- [Текст для чтения]
Козьма Захарыч Минин, говядарь и земский староста, ополченский воевода, с тремястами ратников ударил здесь в тыл Ходкевичу, на литовцев. В бою на глазах Козьмы Захарыча был смертельно ранен его юный племянник.
Внезапный удар Минина вызвал замешательство у наступающих, тогда же московские стрельцы ударили по польским обозам у церкви Святого Климента папы Римского, захватили с налета четыреста возов, отрезали толпы войск. Это было в самый полдень.
Безветренный, душный полдень 24 августа 1612 года и можно считать началом конца страшной московской Смуты.
После двух ударов Ходкевич повернул от Москвы, вышел к Воробьевым горам. Всю ночь, обессиленный потерями, коронный гетман стоял у Донского монастыря, а на рассвете потянулся из Москвы.
Осажденным в Кремле он подал весть, что уходит за запасами, и обещал вернуться.
Ходкевич ушел. Пожарскому теперь осталось сломить самый Кремль.
Трубецкой величался перед Пожарским, требовал себе чести, обижался, что князь Дмитрий не ездит к нему на совет.
Трубецкой, может быть, еще думал, что это полупобеда, а не победа, Ходкевич еще может вернуться, сдует мужиков Пожарского, и он, Трубецкой, снова будет царевать в Смуте.
Разбойный князь, можно сказать, «кочевряжился» перед Пожарским. Пожарский хорошо понял его павлинью спесь и пошел с ним на искренний сговор. Они договорились, что все грамоты должны отныне подписываться обоими князьями вместе, «а которые учнут приходить от одного, тем не верить». Они порешили сообща вести осаду Кремля и съезжаться для совещаний на Неглинной, на самой Трубе.
Замечательно, как оразбойнившийся князь Трубецкой, пустившийся по всем ветрам и пожарам Смуты, самый воровской князь, князь-Смута, целовавший крест в потеху любому вору Сидорке, с дней осады Кремля становится одной из опорных сил освобождения Руси от Смуты.
Трубецкой как будто не принял обещанной ему монастырской казны, стал чуждаться буйных пиров. Он точно очнулся от беспробудного пьянства, все страшно болит, а сам озирается: «Господи, да что же я наделал», – и уже крестится дрожащей рукою…
Искренность, прямота и сила Пожарского переменили Трубецкого: как Пожарского выпрямил Шуйский, так Трубецкого выпрямил Пожарский.
И с дней осады Кремля их имена становятся рядом…
15 сентября, когда Москва немного отдышалась после Ходкевича, Пожарский послал письмо полякам, засевшим в Кремле с полковниками Стравинским и Будзило. Достойное письмо, полное уважения к ратному противнику, к этому презрительному, буйному, но благородному польскому рыцарству. Пожарский предлагает им почетную сдачу.
Помощи не будет. Не вернется Ходкевич. Наливайко с казаками ушел от него из-под Смоленска. Жолкевский в Валахии терпит от турок, Сапега и Зборовский заняты на Литве. Никто не придет на Москву. И уже нет больше розни среди московских людей. Пусть поляки выходят из Кремля. Их отпустят в Польшу. Изнемогшим вышлют подводы. А кто пожелает служить в Москве, тех пожалуют по достоинству.

[Необработанные записи]
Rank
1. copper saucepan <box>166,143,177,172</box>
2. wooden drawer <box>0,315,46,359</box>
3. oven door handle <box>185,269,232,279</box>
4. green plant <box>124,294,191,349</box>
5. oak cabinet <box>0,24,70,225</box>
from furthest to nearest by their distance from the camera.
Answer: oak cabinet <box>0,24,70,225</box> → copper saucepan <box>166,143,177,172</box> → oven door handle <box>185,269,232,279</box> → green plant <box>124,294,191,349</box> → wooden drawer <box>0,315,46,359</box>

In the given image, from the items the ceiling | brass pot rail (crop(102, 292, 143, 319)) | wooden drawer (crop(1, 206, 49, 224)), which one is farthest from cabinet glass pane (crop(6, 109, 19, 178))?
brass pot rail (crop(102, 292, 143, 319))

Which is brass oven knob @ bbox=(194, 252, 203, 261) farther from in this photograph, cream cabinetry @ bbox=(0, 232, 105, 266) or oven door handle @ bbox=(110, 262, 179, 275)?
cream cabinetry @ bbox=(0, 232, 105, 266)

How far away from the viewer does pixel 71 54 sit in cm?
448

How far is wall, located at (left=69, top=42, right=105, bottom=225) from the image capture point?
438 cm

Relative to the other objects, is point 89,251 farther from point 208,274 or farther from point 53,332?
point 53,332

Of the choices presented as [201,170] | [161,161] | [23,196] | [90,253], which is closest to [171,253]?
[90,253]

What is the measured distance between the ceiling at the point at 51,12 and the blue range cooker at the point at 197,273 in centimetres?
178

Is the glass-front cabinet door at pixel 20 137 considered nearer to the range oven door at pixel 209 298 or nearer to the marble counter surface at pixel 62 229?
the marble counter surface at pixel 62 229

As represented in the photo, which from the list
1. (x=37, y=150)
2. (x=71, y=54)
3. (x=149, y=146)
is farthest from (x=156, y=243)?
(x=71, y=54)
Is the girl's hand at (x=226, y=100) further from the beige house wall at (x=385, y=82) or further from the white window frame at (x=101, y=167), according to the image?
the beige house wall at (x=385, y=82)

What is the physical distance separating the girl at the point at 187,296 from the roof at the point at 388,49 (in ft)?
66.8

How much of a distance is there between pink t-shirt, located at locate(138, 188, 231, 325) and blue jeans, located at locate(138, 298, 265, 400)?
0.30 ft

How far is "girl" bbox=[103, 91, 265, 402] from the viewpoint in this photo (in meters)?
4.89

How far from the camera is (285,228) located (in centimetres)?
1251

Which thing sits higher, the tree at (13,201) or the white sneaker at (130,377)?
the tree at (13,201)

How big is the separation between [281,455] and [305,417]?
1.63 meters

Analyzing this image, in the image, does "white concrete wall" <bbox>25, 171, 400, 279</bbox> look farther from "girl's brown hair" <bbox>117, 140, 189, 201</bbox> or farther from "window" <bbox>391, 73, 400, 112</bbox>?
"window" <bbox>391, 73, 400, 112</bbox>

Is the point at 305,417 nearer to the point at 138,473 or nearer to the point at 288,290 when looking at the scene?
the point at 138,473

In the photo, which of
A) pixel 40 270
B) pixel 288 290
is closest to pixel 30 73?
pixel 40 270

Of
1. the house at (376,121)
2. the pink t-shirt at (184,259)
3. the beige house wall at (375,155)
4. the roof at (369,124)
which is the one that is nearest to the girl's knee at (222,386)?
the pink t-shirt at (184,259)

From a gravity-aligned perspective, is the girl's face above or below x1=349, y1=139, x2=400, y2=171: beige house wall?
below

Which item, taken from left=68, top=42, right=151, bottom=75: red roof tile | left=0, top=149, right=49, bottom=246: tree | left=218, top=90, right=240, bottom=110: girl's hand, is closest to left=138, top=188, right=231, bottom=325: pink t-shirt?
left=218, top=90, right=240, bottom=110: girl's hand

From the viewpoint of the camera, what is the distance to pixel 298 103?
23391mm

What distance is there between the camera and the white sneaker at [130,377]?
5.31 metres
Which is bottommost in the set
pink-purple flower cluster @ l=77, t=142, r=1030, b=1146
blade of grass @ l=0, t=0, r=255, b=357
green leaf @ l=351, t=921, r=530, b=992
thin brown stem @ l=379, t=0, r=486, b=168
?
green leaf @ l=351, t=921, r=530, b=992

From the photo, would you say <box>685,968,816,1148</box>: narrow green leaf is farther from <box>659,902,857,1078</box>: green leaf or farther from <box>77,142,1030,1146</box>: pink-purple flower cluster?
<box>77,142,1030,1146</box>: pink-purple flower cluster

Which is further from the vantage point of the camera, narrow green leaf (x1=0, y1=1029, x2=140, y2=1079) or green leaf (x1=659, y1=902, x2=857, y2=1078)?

- [Короткое задание 1]
Ответь по тексту о Смуте на вопросы:
(a) Со сколькими ратниками Минин ударил в тыл Ходкевичу?
(b) Сколько возов захватили московские стрельцы у церкви Святого Климента?
(c) Какого числа Пожарский послал письмо полякам, засевшим в Кремле?
- [Короткое задание 2] Перескажи списком абзац текста о Смуте, который начинается словами «Разбойный князь, можно сказать», и сохрани его главные факты.
- [Короткое задание 3] Замени «Ходкевич» на «гетман» в отрывке текста о Смуте со слов «Ходкевич ушел. Пожарскому» вплоть до слов «царевать в Смуте.» включительно и приведи этот отрывок.

- [Письменный ответ 1]
(a) С тремястами.
(b) Четыреста.
(c) 15 сентября.

- [Письменный ответ 2]
- Трубецкой «кочевряжился» перед Пожарским, а Пожарский понял его спесь и пошёл с ним на искренний сговор.
- Отныне все грамоты должны подписывать оба князя вместе, а грамотам от одного не верить.
- Осаду Кремля решили вести сообща.
- Для совещаний договорились съезжаться на Неглинной, на самой Трубе.

- [Письменный ответ 3]
гетман ушел. Пожарскому теперь осталось сломить самый Кремль.
Трубецкой величался перед Пожарским, требовал себе чести, обижался, что князь Дмитрий не ездит к нему на совет.
Трубецкой, может быть, еще думал, что это полупобеда, а не победа, гетман еще может вернуться, сдует мужиков Пожарского, и он, Трубецкой, снова будет царевать в Смуте.